Dr. Garland Jonker | Rural medicine physician gets his start as surgeon to tiny fish
Dr. Garland Jonker’s (MD ’09) personal motto is “Et si c’était à refaire, je referais ce chemin,” by Louis Aragon, meaning, “if I were to do it again, I would do it this way.”
Dr. Garland Jonker’s (MD ’09) personal motto is “Et si c’était à refaire, je referais ce chemin,” by Louis Aragon, meaning, “if I were to do it again, I would do it this way.” A family man who counts his two daughters as his biggest achievement, Garland began his post-secondary education with a BSc in marine biology from Dalhousie University and continued with his MSc in aquatic ecology at the University of Calgary. Eventually he landed in the rural medicine program at the Cumming School of Medicine (CSM).

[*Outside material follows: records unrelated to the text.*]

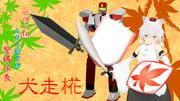 【第一回ヒトとロボ選手権】山の警備隊長とその式神(デカイ)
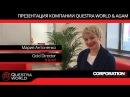 Мария Антоненко - Презентация компании Five Winds Asset Management - 06.09.2017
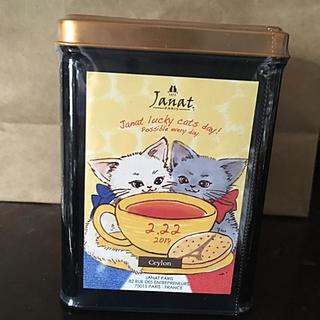 カルディ(KALDI)のカルディ 紅茶(茶)
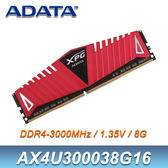 【免運費-限量】ADATA 威剛 DDR4-3000 8GB XPG Z1 桌上型 標準記憶體 1.35V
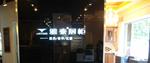 雅泰厨柜晋江青阳专卖店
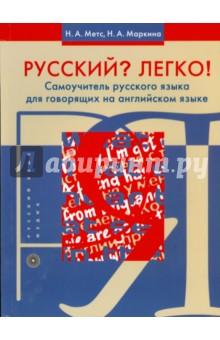 Русский? Легко! Самоучитель русского языка (для говорящих на английском языке)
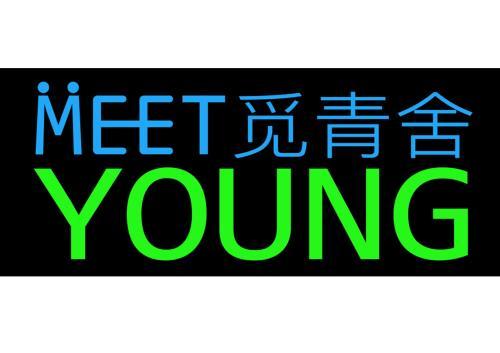 Meet Young Hostel 觅青舍 Meet Young Hostel 觅青舍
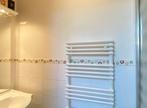 Vente Appartement 2 pièces 40m² Coublevie (38500) - Photo 8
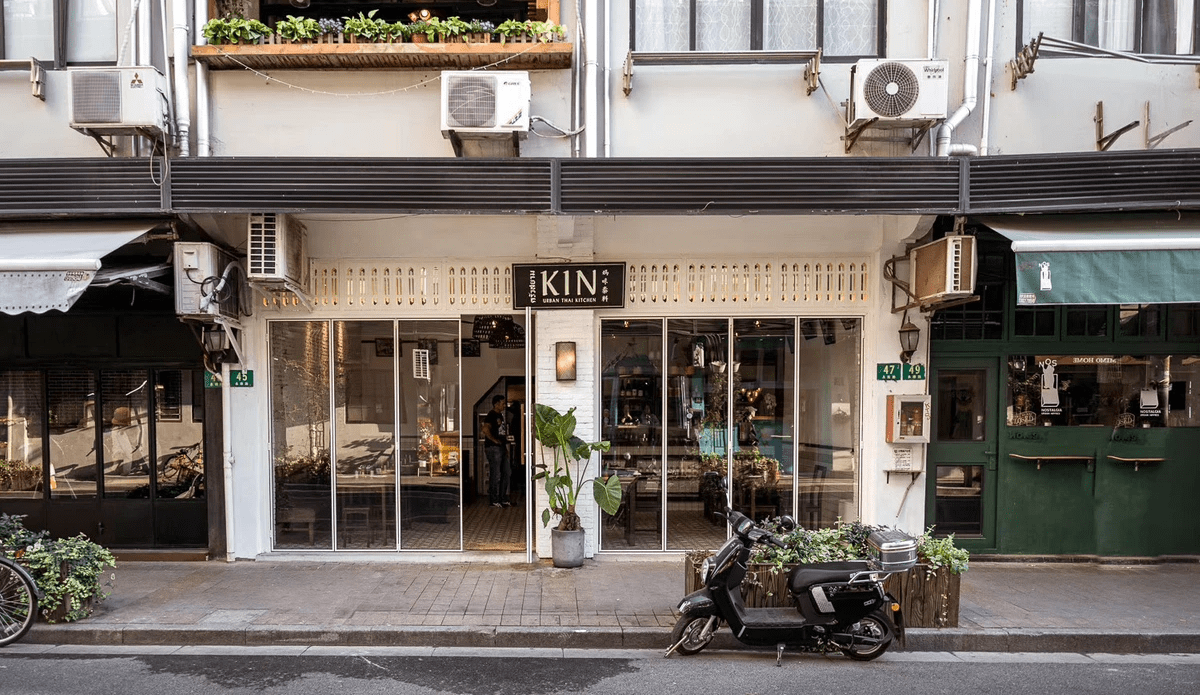 KIN Urban Thai - 45 YongKang Road, near JiaShan Road, Shanghai, China - Best Thai Restaurant 2020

Hailing from Exshaw, Alberta, population 300, Garland pursued medicine after being inspired by a book about his town’s history, which was dedicated to “all those with the strength of character and courage to live their lives to full measure in our midst as friends and neighbours.”
Growing up, Garland enjoyed magic, bug catching, the circus and science. “I am also skilled at field suturing tiny freshwater fish, a talent left over from my research days. I greatly enjoy telling my patients that I honed my surgery skills on fish first!”

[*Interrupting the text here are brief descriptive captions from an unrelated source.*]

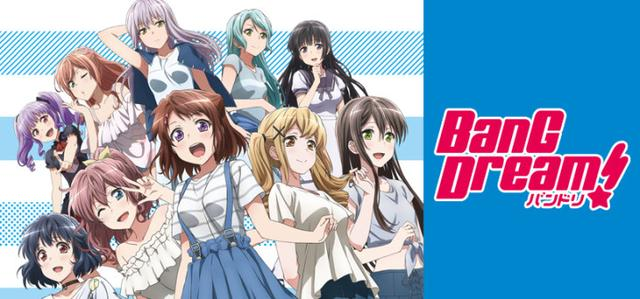 《BanG Dream!》总选举开始 新作OVA海报公开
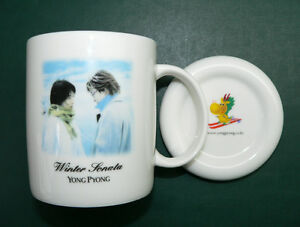 Winter-Sonata-Cup-with-Lid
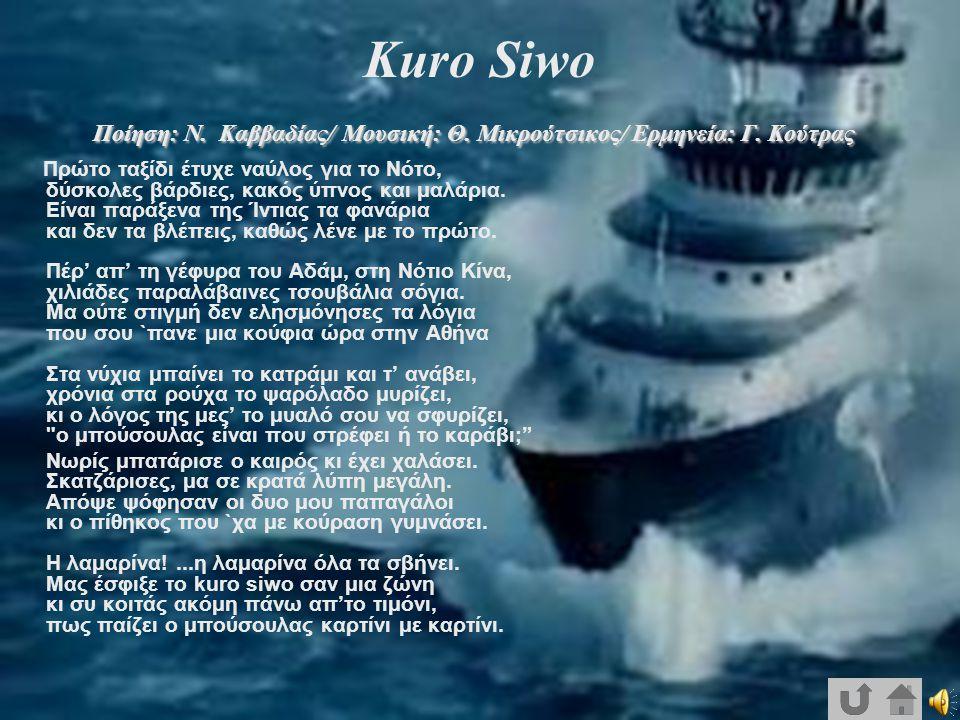 Kuro Siwo Ποίηση: Ν. Καββαδίας/ Μουσική: Θ. Μικρούτσικος/ Ερμηνεία: Γ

As part of the inaugural year of the CSM’s UCalgary Longitudinal Integrated Clerkship (UCLIC), where third-year medical students are based in a family practice in a rural Alberta community, Garland has taken advantage of almost every rural learning opportunity that has been offered at the CSM. He now practices family and hospitalist medicine in Lethbridge, and “supports all aspects of women’s and men’s health, pediatrics, LGBTQ specific concerns, and fosters individual empowerment in achieving optimal health” in his practice. Garland is also a clinical lecturer for the UCLIC and Rural Alberta South (RAS) programs at the CSM, and was a key part of developing this model of medical training in Alberta.
Part of Garland’s collaboration with UCLIC, included evolving the model to fit larger urban centres, like Lethbridge. Together with Dr. Wes Jackson (MD ’82), he laid the groundwork and now hosts two UCLIC clerks every year. Garland shares that Dr. Jackson, along with Dr. Doug Myhre, Associate Dean of Distributed Learning and Rural Initiatives (DLRI), were important influences on how he integrates practice with teaching in his medical career. He also gives credit to the group of Sundre doctors with whom he worked during his clerkship, Dr. Hal Irvine (MD ’77), Dr. Caroline Rowntree (MD ’87), Dr. Michelle Warren, Dr.’s Eugene and Carla Landsbergen and Dr. Glenn Kowalsky. “I am proud to say I practice exactly like a Dr Irvtreenbergalsky!”
Describing himself as “a generalist at work and play”, Garland enjoys climbing, biking, swimming, running and skiing, and even designed and sewed his own leather shoulder bag when he graduated from residency.
His energy and humour is passed down to his daughters, who keep Garland and his wife entertained with their antics, most recently playing complicated word games. He describes his girls as his “creative outlet”, and says they are “hands down, the crowning achievement of anything I’ve done in my life.” There is no doubt that there are many accomplishments to come, as Garland is a true ambassador for DLRI heading into the next 50 years.
Tidbits from Garland:
What do you enjoy most about working at the CSM?
Maintaining contact with my mentors, colleagues and upcoming generations of medical practitioners. This overlap maintains my medical knowledge and skills, the benefit which of course transfers to my patients.
What does it mean to you that we’re celebrating our 50th anniversary?
Innovation and longevity!
Where do you see the CSM in the next 50 years?
I envision the CSM will continue at the forefront of medical training, setting international standards for medical training through innovative programming.
Additional fun facts?
I have only ever met one other Garland in my life. I was 25, and I’m first generation Dutch Canadian. She was 12 and Japanese. Go figure.